5280 Magazine

THE QUIET CRISIS CRISIS

NOAH HUDSON SLAPPED HIS TINY HANDS on his parents’ kitchen table, pushed aside a half-eaten banana pancake, and tried to wriggle free from his highchair. His mother held on to him with one hand while steadying the computer screen she was looking at with the other. “So sorry,” Sarah Hudson told the occupational therapist on the video call. “One sec….” Noah flung his spoon to the floor and let out a cheerful squeal. Sarah gave an exhausted half-laugh. “You know, he can be a handful,” she said of her 22-month-old son, who was born with a developmental disability.

It was early March, and morning sunlight filtered through the family room windows of the Hudsons’ rented Central Park home. Noah’s blue therapy mat was folded in one corner of the room; books written in Braille were on the kitchen countertop, next to a calendar Sarah filled with reminders for doctor visits and therapy sessions. A miniature backpack, with Noah’s feeding pump packed inside, leaned against a wall.

Born six weeks premature, Noah had missed most of the cognitive and physical benchmarks for children his age. His team of doctors—which had grown exponentially since his first weeks in the neonatal intensive care unit at Children’s Hospital Colorado—inundated his parents’ email inboxes with unpronounceable diagnoses. Noah lacked a right eye and much of his right ear and right nostril. He’d already undergone surgeries to fix a cleft palate and cleft lip; another would eventually be needed to increase the size of one of his orbital bones. A scan of his skull revealed an open canal that ran from his nasal cavity to his brain. His hypothalamus and pituitary glands—essential for regulating everything from organ function to heart rate—were “irregular,” according to one specialist. His one, blue eye had at least some vision, though it could take another year before doctors fully understood what Noah was seeing.

Spencer, Noah’s dad, 34, was at work as an account executive for an IT company, which meant Sarah, 33, would handle much of Noah’s day on her own. Today, there’d be a video call, an athome therapy session, an in-office therapy session, at least six feeding tube sessions, and—Sarah hoped—two naps.

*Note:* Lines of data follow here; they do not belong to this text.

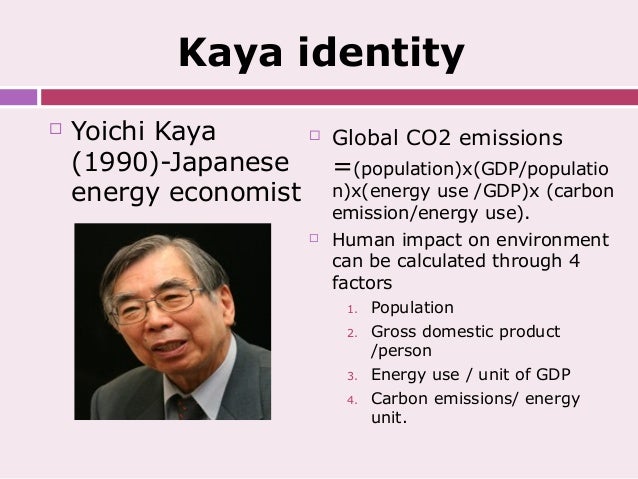 Kaya identity

Yoichi Kaya (1990)-Japanese energy economist

Global CO2 emissions =(population)x(GDP/population)x(energy use /GDP)x (carbon emission/energy use).

Human impact on environment can be calculated through 4 factors

1. Population
2. Gross domestic product /person
3. Energy use / unit of GDP
4. Carbon emissions/ energy unit.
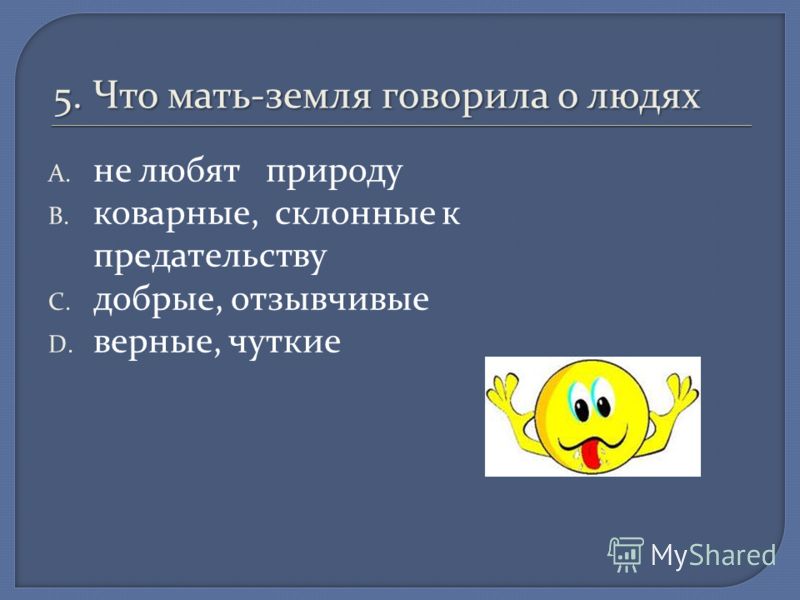 5. Что мать-земля говорила о людях

A. не любят природу
B. коварные, склонные к предательству
C. добрые, отзывчивые
D. верные, чуткие

MyShared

Noah is one of an estimated 7.4 million Americans living with intellectual and developmental disabilities. Known colloquially as IDDs, these disabilities can include a broad range of conditions such as cerebral palsy, Down syndrome, and autism spectrum disorder. Roughly 5,700 Colorado toddlers and infants have a diagnosed IDD, a number that has grown over recent years as the state’s population has increased. Once considered a marker for early death in the most serious cases, today people with IDDs are living longer lives. Adults with Down syndrome, for example, live nearly three times longer than they did three generations ago.

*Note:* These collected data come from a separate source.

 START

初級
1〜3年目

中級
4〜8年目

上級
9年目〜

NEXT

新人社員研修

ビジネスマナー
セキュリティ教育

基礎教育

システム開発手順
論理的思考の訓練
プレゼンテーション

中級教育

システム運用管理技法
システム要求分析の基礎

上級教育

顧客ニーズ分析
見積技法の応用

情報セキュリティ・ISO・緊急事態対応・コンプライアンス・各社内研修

That longevity has delivered untold joyous moments, ones that were rare until recently: school graduations, first jobs and paychecks, and memories spun from being able to spend time with a loved one. Longevity has also created extraordinary challenges, most often revolving around finances and uncertainties surrounding the future. It’s more likely these days that someone with an IDD will outlive their parents, which has put pressure on familial caregivers to put in place supports that will last long after they’re gone.